Traduzir “Olímpia”, de Betina González, um exercício de cálculo e risco

Silvia Massimini Felix

De Betina González, traduzi para a Bazar do Tempo o excelente A obrigação de ser genial, livro de ensaios nos quais a escritora explora os meandros da criação literária, e fiquei muito feliz com o convite para traduzir seu último romance, Olimpia. Trata-se de uma narrativa que mistura elementos ensaísticos e reflexão filosófica, explorando questões sobre humanidade, animalidade e a natureza do comportamento. Há termos ligados à biologia, psicologia, comportamento animal, que se cruzam com metáforas existenciais. Muitas passagens são reflexivas, como tratados sobre o medo, o corpo, a memória; a dialética ciência vs. natureza está sempre presente. É um romance que, por trás de uma aparente simplicidade, contém diversas camadas de leitura. A linguagem, por exemplo, é clara, mas sempre atravessada por imagens poéticas.

Olimpia é um romance que me desafiou como tradutora justamente porque não se prende a um único registro. Betina González, com uma prosa sempre elegante, escreve num tom que oscila entre o lírico, o ensaístico e o científico. Há passagens que soam como uma tese sobre o medo, outras como memória íntima, e outras ainda como narrativa oral. Essa variedade exigiu de mim não apenas fidelidade lexical, mas também uma atenção constante à variação de tons.

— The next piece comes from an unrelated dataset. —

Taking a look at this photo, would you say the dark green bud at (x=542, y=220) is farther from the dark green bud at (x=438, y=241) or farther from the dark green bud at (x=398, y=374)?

Minha tradução buscou ser fiel ao espírito da obra, mas também não tive medo de fazer pequenas adaptações quando senti que a imagem ou a cadência precisavam de outro caminho para soar naturais em português. Por exemplo: por meio de um pequeno trecho, podemos observar como às vezes minúsculas mudanças tornam o texto mais fluido da língua de partida para a língua de chegada: “Porque quien salta al vacío no es ni un improvisado, ni un imprudente, ni un suicida. Es puro cálculo. Su unidad mínima es el segundo, es ahí que se juega su máxima concentración de diseño y escritura”. Na tradução: “Pois quem pula no vazio não é improvisado, nem imprudente, nem suicida. É puro cálculo. Sua unidade mínima é o segundo, é aí que está em jogo sua concentração máxima de programação e escrita”. Saliento no trecho a palavra diseño, que em espanhol pode remeter tanto a desenho quanto a projeto ou plano. Se optasse por “desenho e escrita”, teria preservado a literalidade, mas achei que em português essa combinação poderia soar plástica, quase visual, perdendo a dimensão de cálculo. Preferi “programação e escrita”, pois traz a ideia de planejamento minucioso, como um código, o que ecoa melhor o caráter matemático do salto.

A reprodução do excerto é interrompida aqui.